Hi all amp gurus - I was jamming with friends a couple of days ago when my Classic 30 went quiet. I looked over and noticed to my horror that it was smoking around the midrange pot. I shut it off immediately. Also noticed that 2 of the EL84's lookad a lot blacker than I remember them looking ( matched quad of JJ's, about a year old). Went home with it ( smelled up the car pretty bad) and opened 'er up. Big resistor gone bye-bye.

Picture attached. I do some of my own repairs, and have built an Ax84 P1, but this is above my comfort zone. Also it's been my favorite gigging amp for a while and I hope it can be saved. Any and all advice gratefully received.


----------



## loudtubeamps (Feb 2, 2012)

I think it's time to take it in for a freshen up. It can be saved!


----------



## nonreverb (Sep 19, 2006)

Agreed, the circuit board on these amps is a complete PTA if serviced by the uninitiated. Better to let someone who's serviced one before have at it 



loudtubeamps said:


> I think it's time to take it in for a freshen up. It can be saved!


----------



## buckaroobanzai (Feb 2, 2006)

So, finally an update - it took me a while to source a new resistor for my Classic 30 - I didn't want to pay shipping to get a single resistor, and I couldnt find one locally. Had to wait until I was in Toronto picking some other stuff up. I found instructions ( with pictures!) on the interwebs. While the instructions suggested that the PCB be entirely removed to effect the repair, I decided to try a different approach. Since there was no visible damage to the solder connections on the board, I clipped off the dead resistor as close to the body as I could, and then formed loops out of the remaining ends. Then I placed the new resistor in position and hooked the new leads around the old ends. A couple of twists on the leads, and some careful soldering ( including heat-sinks on the stand-offs soldered to the PCB) and the new resistor was firmly in place. I powered it up without power tubes and measured the voltages - it all looked good, so I put a new quartet of JJ's in and tried it out. It's back , good as new. Hooray!

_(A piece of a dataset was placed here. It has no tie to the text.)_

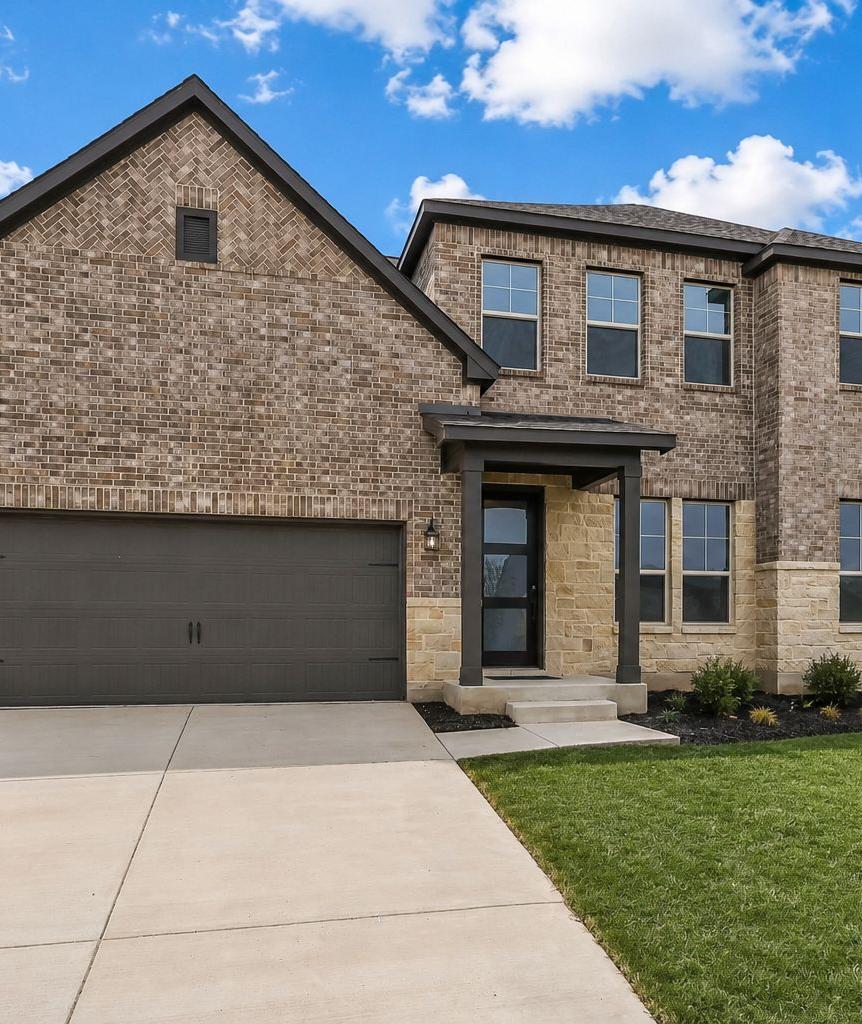 Spacious open-concept living room at Potranco Oaks in Castroville TX with hardwood floors modern sofa sliding doors to scenic patio and sleek kitchen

( I must confess that in my haste to get it back together and tested, I did not take pictures of the repair. Hopefully my description of what I did makes sense - )


----------



## greco (Jul 15, 2007)

WELL DONE!...Congrats !

Thanks for the update and the detailed description of the repair.

Cheers

Dave


----------



## Chito (Feb 17, 2006)

Congrats. I wish I could do things like what you did. If I had the same problem, it would've gone to nonreverb.


----------



## shoretyus (Jan 6, 2007)

Chito said:


> Congrats. I wish I could do things like what you did. If I had the same problem, it would've gone to nonreverb.

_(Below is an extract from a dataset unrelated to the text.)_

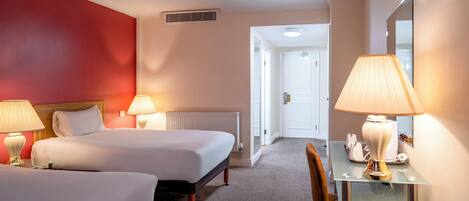A hotel room with two beds, a desk with a chair, and a mirror.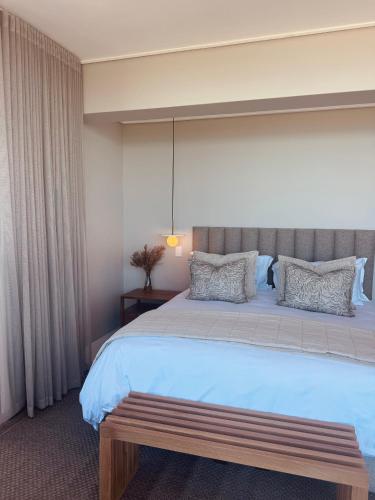 a bedroom with a large bed with a bench on it at Salt and Sand in Wilderness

Amen..him and his soulmate Captain foldback are on speed dial.....


----------



## jb welder (Sep 14, 2010)

Good job. That seems to be a fairly common fault with those amps. When an EL84 goes bad and draws excess screen current, it can fry that resistor. So you have to stay on top of the condition of the power tubes. 
Ideally, the main B+ line should be fused. If you have to go through this again, you might consider installing one.
As far as the "short cut" on the repair job, I don't really consider it a problem due to the standoffs that resistor is mounted on, and the fact that you used heatsinks on them while you soldered in the resistor. You saved yourself a lot of time and other potential problems doing it without pulling the board and bending all those wire jumpers.
Just as long as you kept the new resistor off the circuit board so it doesn't burn next time.


----------